Buy-to-let rates start at 3.54% for loan-to-values (LTV) up to 70% and 3.74% for mortgages up to 75% LTV.

Following a 0.30% rate cut on its residential range, rates start at 3.09% for borrowers with applications up to 65% LTV and 3.19% for mortgages up to 75% LTV. At 80% LTV rates start at 3.69%. All products come with a range of fee options.

A deal to buy out Kensington completed on 2 February, seeing the specialist lender change hands from its parent company Investec to private equity partners Blackstone Tactical Opportunities and TPG Special Situations Partners.

In an exclusive interview with Mortgage Solutions, chief executive Keith Street (pictured) said it had a ‘raft of creative ideas to push the expansion of its specialist lending portfolio’.

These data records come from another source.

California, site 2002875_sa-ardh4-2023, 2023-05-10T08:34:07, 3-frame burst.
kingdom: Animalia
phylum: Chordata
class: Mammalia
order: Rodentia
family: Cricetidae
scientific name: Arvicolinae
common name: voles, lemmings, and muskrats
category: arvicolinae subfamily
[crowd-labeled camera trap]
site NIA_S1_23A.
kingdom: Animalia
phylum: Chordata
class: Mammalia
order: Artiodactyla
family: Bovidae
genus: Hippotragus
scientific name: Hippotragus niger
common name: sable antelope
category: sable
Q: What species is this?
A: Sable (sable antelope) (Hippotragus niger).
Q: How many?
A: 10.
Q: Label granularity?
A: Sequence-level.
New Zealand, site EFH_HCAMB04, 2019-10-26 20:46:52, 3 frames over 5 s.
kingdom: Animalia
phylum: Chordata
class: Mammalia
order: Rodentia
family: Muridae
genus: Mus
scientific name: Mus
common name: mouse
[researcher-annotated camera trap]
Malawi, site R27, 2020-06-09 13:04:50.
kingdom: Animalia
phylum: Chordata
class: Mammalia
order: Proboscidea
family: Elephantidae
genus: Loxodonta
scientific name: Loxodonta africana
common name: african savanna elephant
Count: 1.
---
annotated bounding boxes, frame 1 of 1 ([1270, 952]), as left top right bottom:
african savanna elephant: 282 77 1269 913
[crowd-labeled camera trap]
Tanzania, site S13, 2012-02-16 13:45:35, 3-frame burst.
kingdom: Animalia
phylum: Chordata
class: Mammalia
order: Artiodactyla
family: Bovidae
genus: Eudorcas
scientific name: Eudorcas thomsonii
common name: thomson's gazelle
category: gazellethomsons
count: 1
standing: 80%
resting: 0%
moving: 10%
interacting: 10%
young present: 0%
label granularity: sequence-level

“When the time is right there will be the opportunity for us to drive forward. How far, how big, I can’t say at this moment in time. But you wouldn’t buy a business like Kensington intending to sit on it,” said Street.

The Kensington boss said that while its business will primarily remain residential it planned to grow specialist areas such as buy to let by, for example, changing the 65 age limit on its residential mortgage products.

It is also looking closely at equity release, shared ownership, Right to Buy and custom build.

Kensington said it expected complete separation from its parent Investec to take six months.